I have to admit though it isn’t all bad news for dating. I went out with someone a while ago who I had to keep rescheduling our get togethers (yep, I’m good like that). At one point, in a casual conversation, he text me that he had Googled me. Oy. He made comments about my career success and some photos (hey thanks), but he never mentioned T1D. I knew he knew. So I waited, until I actually wasn’t rescheduling dates and while we were out, he seemed to bring it up -ish, you know, Google and I helped him out. We discussed T1D. He clearly did some homework (huge plus in my book) and finally asked where I put my pump. I pointed between my boobs (I rarely wear my pump there but the dress I was wearing had no other good spot).
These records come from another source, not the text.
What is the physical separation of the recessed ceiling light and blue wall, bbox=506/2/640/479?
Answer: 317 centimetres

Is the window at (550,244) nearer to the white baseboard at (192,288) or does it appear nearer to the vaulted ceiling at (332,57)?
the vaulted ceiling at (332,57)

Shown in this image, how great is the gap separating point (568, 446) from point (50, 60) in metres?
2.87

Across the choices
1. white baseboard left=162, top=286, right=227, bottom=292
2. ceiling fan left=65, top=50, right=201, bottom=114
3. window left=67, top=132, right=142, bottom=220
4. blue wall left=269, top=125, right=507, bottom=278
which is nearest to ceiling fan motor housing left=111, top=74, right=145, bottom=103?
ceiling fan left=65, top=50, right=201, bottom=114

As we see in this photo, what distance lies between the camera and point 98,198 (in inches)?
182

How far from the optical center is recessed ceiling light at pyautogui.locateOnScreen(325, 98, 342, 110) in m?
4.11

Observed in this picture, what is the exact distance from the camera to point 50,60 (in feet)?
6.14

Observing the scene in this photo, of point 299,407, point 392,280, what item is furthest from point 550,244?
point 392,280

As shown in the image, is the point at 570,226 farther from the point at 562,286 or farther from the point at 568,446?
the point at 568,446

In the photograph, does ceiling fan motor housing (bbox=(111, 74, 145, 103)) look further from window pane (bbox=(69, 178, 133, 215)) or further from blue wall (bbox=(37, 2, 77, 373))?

Nothing like an ice breaker where you have actually encouraged a guy to stare at your chest. And then it happened, I know this sounds like a Romantic Comedy, but as soon as I pointed to my chest, I went over my target blood glucose (ps I’m on an Animas Vibe and the screen was facing outward) and my pump beeped and then lit up! Right through the dress, a blue light. Yep so I had a guy staring at my boobs and then my chest beeped and lit up like I’d swallowed a strobe light. After explaining, “no I did not do that by pointing at my chest”, it was good for some laughs and then I’m sorry to say, unlike a romantic comedy, he wasn’t “the one” either, but the two other times we went out, I was truly amazed at how he showed-up clearly having done more and more T1D research and we have actually stayed friends since.
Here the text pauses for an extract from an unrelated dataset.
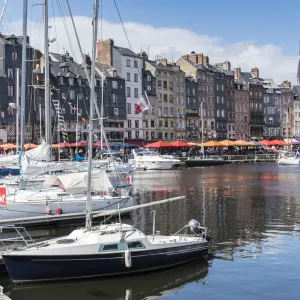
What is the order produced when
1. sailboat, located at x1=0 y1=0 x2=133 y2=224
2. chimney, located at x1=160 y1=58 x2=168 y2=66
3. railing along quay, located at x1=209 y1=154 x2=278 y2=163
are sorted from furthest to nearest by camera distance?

There have been some, what I consider, bee sting moments too (well more like a wasp). In a way, I am relieved I can weed out the “possibles” from the “toss to the curbs”, thanks to some AP press, but let’s face it, those bee sting “Oh Wait, You’re Sick? I can’t handle sick!” moments happened both in my 20s and 30s. They were rare, but yes, they happened and nothing has ever been as shocking as a 3rd date I went on in my late 20s where the guy went nuts on me in a restaurant about how I misrepresented myself and he doesn’t deal with sick people. It was awful, he had had a few drinks, got louder, wouldn’t shut-up and I left in tears. The end of that story though is I’d been set up with him by a friend and a year later she told me he had testicular cancer. I wouldn’t wish that on anyone, even a boy who made me cry, but maybe he has a different perspective on “sick people” now.
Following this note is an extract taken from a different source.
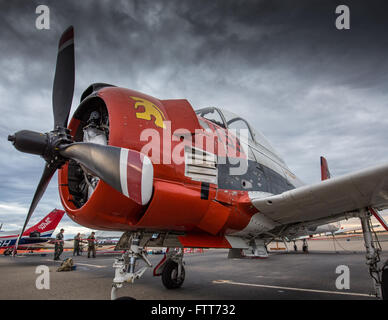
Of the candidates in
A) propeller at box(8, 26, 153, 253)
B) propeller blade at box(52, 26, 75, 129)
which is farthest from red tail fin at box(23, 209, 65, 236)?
propeller blade at box(52, 26, 75, 129)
So there you have it. This is one of a few things I don’t talk about online and for the record, I would do another AP trial again in a heartbeat. I would do all the press in the world and write as many stories about it as I could as I believe so strongly in research. The clinical trial experience is like nothing else I’ve ever done and it opened my mind and my heart to the people who are trying to bring this technology to all of us haunted by T1D (sorry I couldn’t resist). I might get a Casper cut-out on my bike for the JDRF Burlington ride.
And as for the question of why this is important to keep to myself, I just realized it isn’t, is it?